Every line containing the string "States" is to be copied from the records.

[[ Entries provided open ]]

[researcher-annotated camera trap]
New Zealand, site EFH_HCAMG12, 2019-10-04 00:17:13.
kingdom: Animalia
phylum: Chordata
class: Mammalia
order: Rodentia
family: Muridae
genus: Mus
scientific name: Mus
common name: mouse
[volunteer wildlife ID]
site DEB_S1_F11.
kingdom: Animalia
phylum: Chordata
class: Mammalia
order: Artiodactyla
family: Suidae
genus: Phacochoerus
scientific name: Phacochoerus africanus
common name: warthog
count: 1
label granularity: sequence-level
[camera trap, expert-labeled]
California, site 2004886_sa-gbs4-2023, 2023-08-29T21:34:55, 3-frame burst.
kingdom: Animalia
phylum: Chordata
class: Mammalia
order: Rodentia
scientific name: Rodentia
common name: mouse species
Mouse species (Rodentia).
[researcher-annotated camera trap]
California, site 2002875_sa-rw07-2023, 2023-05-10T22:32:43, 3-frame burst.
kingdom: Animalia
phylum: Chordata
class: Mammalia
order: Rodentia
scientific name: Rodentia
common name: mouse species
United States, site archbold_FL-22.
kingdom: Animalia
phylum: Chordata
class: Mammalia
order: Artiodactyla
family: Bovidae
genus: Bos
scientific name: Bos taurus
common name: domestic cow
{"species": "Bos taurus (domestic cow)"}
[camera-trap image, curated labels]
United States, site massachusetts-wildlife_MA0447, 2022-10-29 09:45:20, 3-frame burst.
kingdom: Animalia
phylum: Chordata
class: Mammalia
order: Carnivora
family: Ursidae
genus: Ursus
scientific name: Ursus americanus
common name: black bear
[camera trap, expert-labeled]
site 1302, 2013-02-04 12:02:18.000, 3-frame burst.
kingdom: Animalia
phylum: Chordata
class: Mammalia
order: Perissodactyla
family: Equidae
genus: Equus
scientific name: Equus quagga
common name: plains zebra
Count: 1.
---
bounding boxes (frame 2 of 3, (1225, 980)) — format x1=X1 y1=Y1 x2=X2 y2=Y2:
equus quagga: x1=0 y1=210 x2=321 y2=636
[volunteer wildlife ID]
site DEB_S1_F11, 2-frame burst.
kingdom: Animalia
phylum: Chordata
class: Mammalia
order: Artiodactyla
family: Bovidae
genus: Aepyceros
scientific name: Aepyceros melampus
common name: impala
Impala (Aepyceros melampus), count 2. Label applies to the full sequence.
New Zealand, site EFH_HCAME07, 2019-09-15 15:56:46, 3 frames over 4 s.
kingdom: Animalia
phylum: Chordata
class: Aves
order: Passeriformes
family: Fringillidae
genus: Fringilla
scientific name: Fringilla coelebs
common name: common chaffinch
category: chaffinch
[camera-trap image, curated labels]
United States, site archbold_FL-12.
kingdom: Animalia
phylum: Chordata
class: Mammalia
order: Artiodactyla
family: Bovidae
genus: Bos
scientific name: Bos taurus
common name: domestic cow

[[ Entries provided closed ]]

> [Your response]:
United States, site archbold_FL-22.
United States, site massachusetts-wildlife_MA0447, 2022-10-29 09:45:20, 3-frame burst.
United States, site archbold_FL-12.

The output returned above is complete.